Excerpted passage ->
================================

Digging the Anthropocene

Human material use has rapidly and massively increased over the past century.  This is nicely illustrated in a 2009 paper by Krausmann and others at the Institute of Social Ecology in Vienna.

Fig. 1. Materials use by material types in the period 1900 to 2005. (a and b) total materials use in Giga tons (Gt) per yr; (c) metabolic rate (materials use in t/cap/year); (d) share of material types of total materials use.

The use of material has exploded:

  • overall use of material grew 8X
  • construction minerals grew 34X
  • ores/industrial minerals 27X.
  • fossil fuel energy carriers 12.2X
  • biomass extraction 3.6X.

This expansion is due to the growth of the human economy and population. Despite advances in efficiency (i.e. the amount of materials required per unit of GDP has declined), the economy has grown faster so total materials use per capita doubled from 4.6 to 10.3 T/cap/yr.

For most of the 20th century, biomass was the most significant of the four material types in terms of mass and only in the 1990s it was overtaken by construction minerals.

================================

(Extracted data entries)
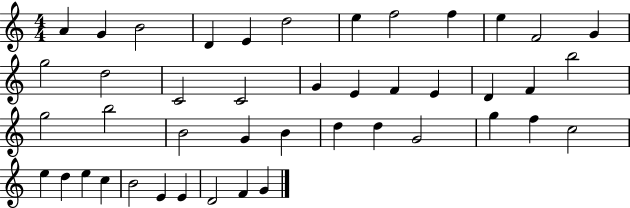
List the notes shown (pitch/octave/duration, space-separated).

A4/q G4/q B4/h D4/q E4/q D5/h E5/q F5/h F5/q E5/q F4/h G4/q G5/h D5/h C4/h C4/h G4/q E4/q F4/q E4/q D4/q F4/q B5/h G5/h B5/h B4/h G4/q B4/q D5/q D5/q G4/h G5/q F5/q C5/h E5/q D5/q E5/q C5/q B4/h E4/q E4/q D4/h F4/q G4/q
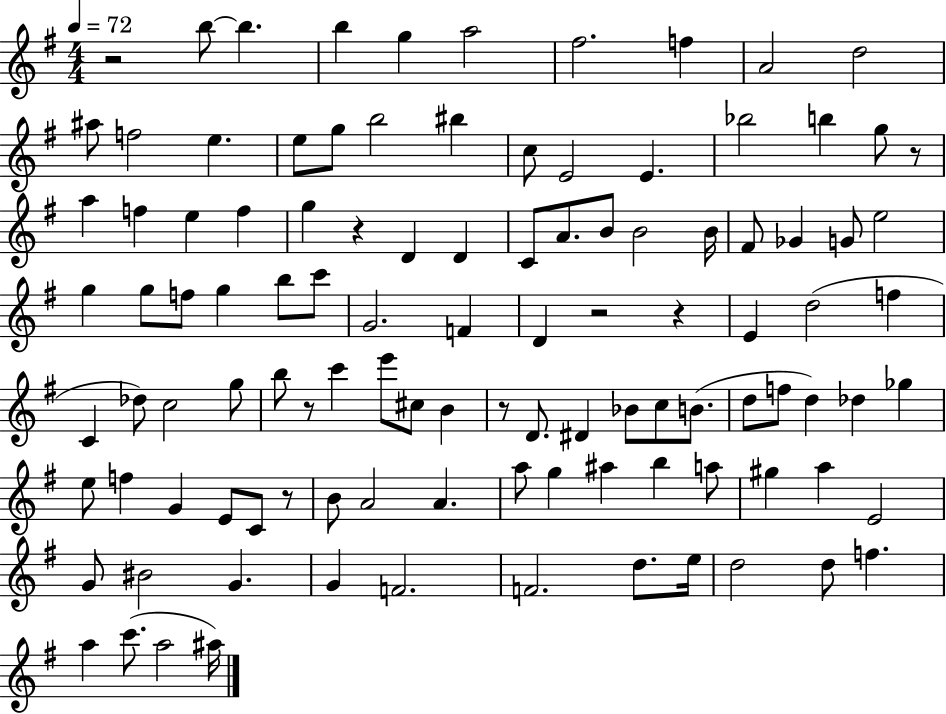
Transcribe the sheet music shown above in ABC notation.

X:1
T:Untitled
M:4/4
L:1/4
K:G
z2 b/2 b b g a2 ^f2 f A2 d2 ^a/2 f2 e e/2 g/2 b2 ^b c/2 E2 E _b2 b g/2 z/2 a f e f g z D D C/2 A/2 B/2 B2 B/4 ^F/2 _G G/2 e2 g g/2 f/2 g b/2 c'/2 G2 F D z2 z E d2 f C _d/2 c2 g/2 b/2 z/2 c' e'/2 ^c/2 B z/2 D/2 ^D _B/2 c/2 B/2 d/2 f/2 d _d _g e/2 f G E/2 C/2 z/2 B/2 A2 A a/2 g ^a b a/2 ^g a E2 G/2 ^B2 G G F2 F2 d/2 e/4 d2 d/2 f a c'/2 a2 ^a/4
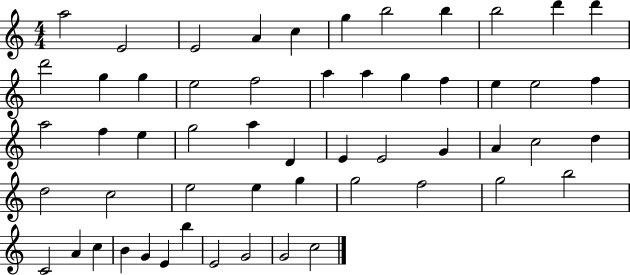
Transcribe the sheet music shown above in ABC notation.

X:1
T:Untitled
M:4/4
L:1/4
K:C
a2 E2 E2 A c g b2 b b2 d' d' d'2 g g e2 f2 a a g f e e2 f a2 f e g2 a D E E2 G A c2 d d2 c2 e2 e g g2 f2 g2 b2 C2 A c B G E b E2 G2 G2 c2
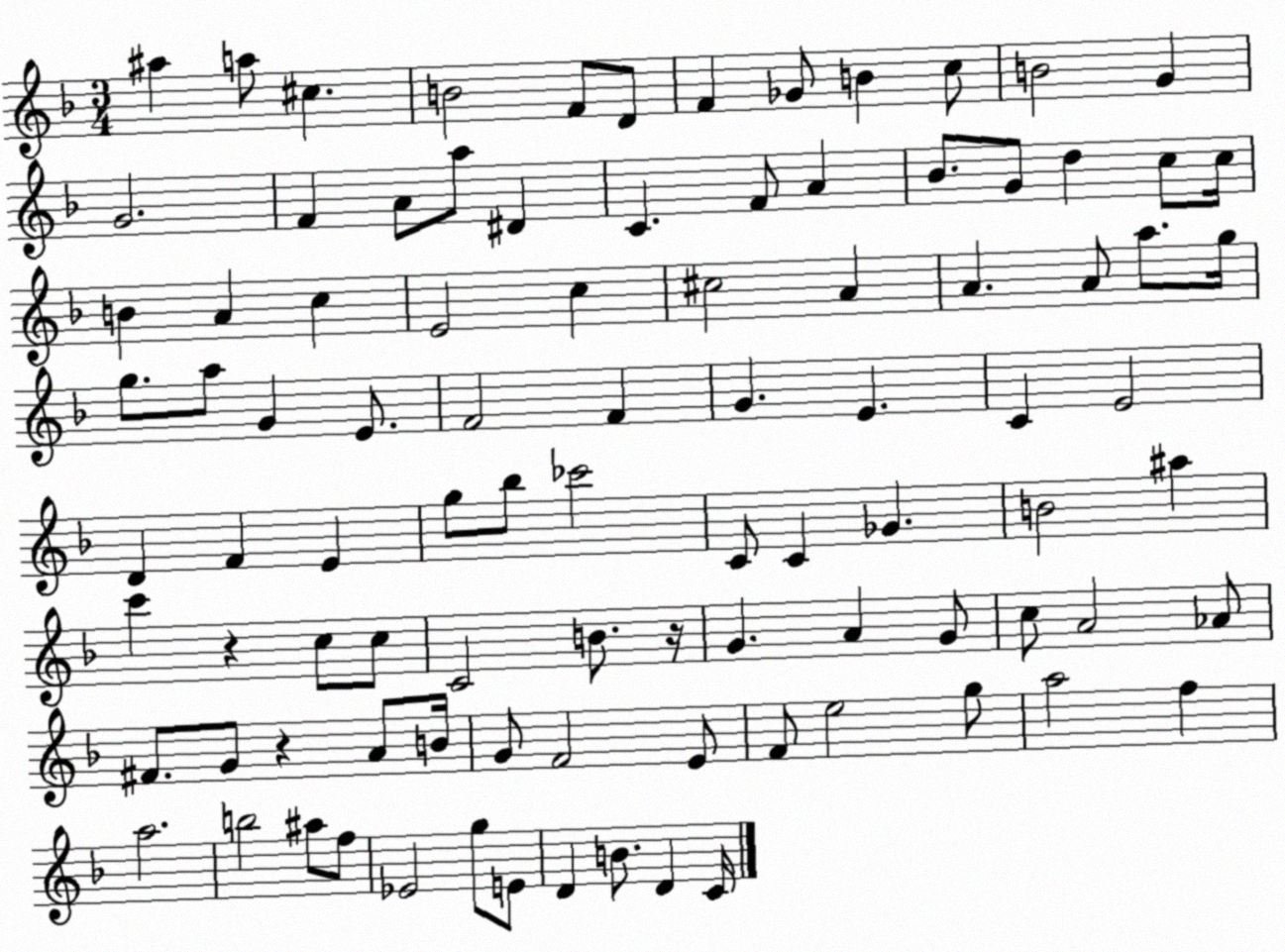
X:1
T:Untitled
M:3/4
L:1/4
K:F
^a a/2 ^c B2 F/2 D/2 F _G/2 B c/2 B2 G G2 F A/2 a/2 ^D C F/2 A _B/2 G/2 d c/2 c/4 B A c E2 c ^c2 A A A/2 a/2 g/4 g/2 a/2 G E/2 F2 F G E C E2 D F E g/2 _b/2 _c'2 C/2 C _G B2 ^a c' z c/2 c/2 C2 B/2 z/4 G A G/2 c/2 A2 _A/2 ^F/2 G/2 z A/2 B/4 G/2 F2 E/2 F/2 e2 g/2 a2 f a2 b2 ^a/2 f/2 _E2 g/2 E/2 D B/2 D C/4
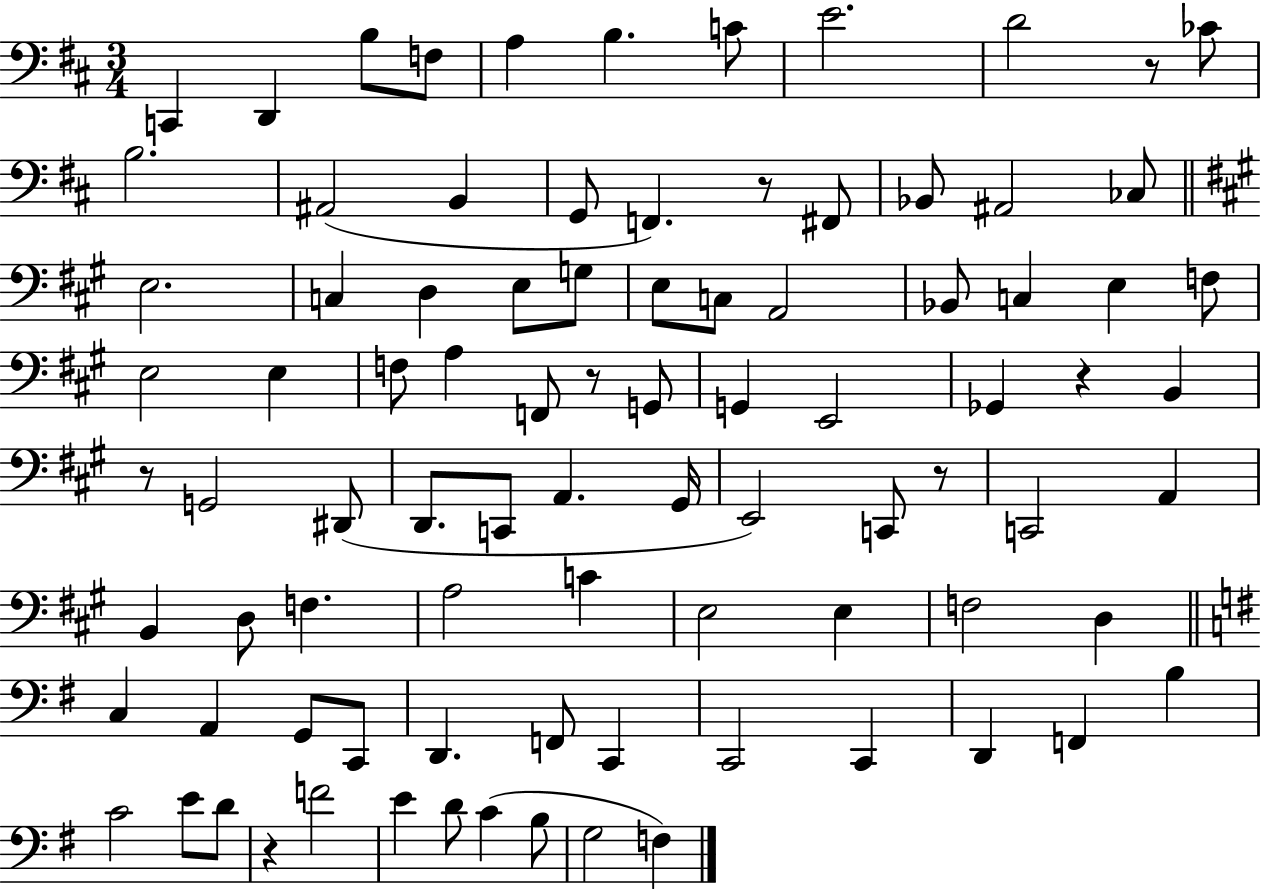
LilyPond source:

{
  \clef bass
  \numericTimeSignature
  \time 3/4
  \key d \major
  c,4 d,4 b8 f8 | a4 b4. c'8 | e'2. | d'2 r8 ces'8 | \break b2. | ais,2( b,4 | g,8 f,4.) r8 fis,8 | bes,8 ais,2 ces8 | \break \bar "||" \break \key a \major e2. | c4 d4 e8 g8 | e8 c8 a,2 | bes,8 c4 e4 f8 | \break e2 e4 | f8 a4 f,8 r8 g,8 | g,4 e,2 | ges,4 r4 b,4 | \break r8 g,2 dis,8( | d,8. c,8 a,4. gis,16 | e,2) c,8 r8 | c,2 a,4 | \break b,4 d8 f4. | a2 c'4 | e2 e4 | f2 d4 | \break \bar "||" \break \key g \major c4 a,4 g,8 c,8 | d,4. f,8 c,4 | c,2 c,4 | d,4 f,4 b4 | \break c'2 e'8 d'8 | r4 f'2 | e'4 d'8 c'4( b8 | g2 f4) | \break \bar "|."
}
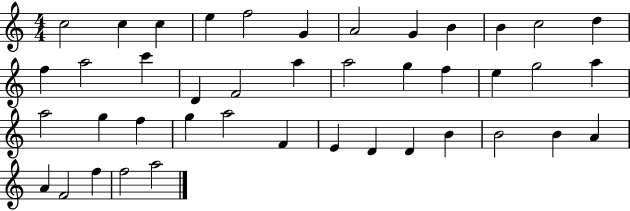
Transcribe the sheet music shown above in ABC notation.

X:1
T:Untitled
M:4/4
L:1/4
K:C
c2 c c e f2 G A2 G B B c2 d f a2 c' D F2 a a2 g f e g2 a a2 g f g a2 F E D D B B2 B A A F2 f f2 a2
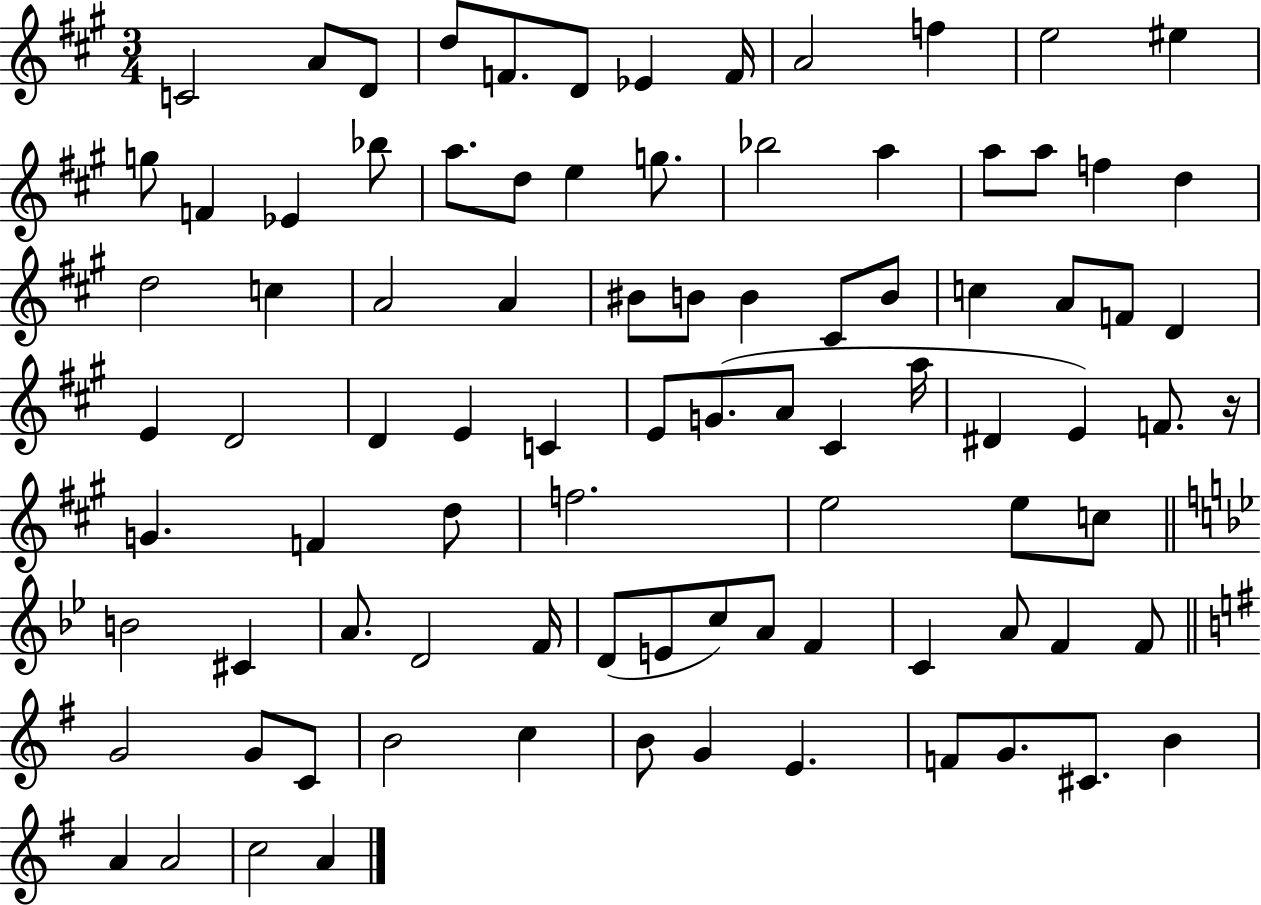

================================

Task details ->
Write the next part of the piece on rising human material use, starting right after its last sentence. None of the items are needed here.

Answer for the task ->
In 2000, the 15% of the world’s population living in rich countries were directly responsible for 1/3 of global resource extraction; however this inequality is more pronounced  for key materials the 15% of the world’s population living in rich countries consume more than 50% of  fossil energy carriers, industrial minerals and metallic ores (a 6X greater rate for the 15% vs. the 85%).

If global economic development continues its current trajectory (with a population growth of 30–40% until 2050) the will be a continuing sharp rise in global material extraction.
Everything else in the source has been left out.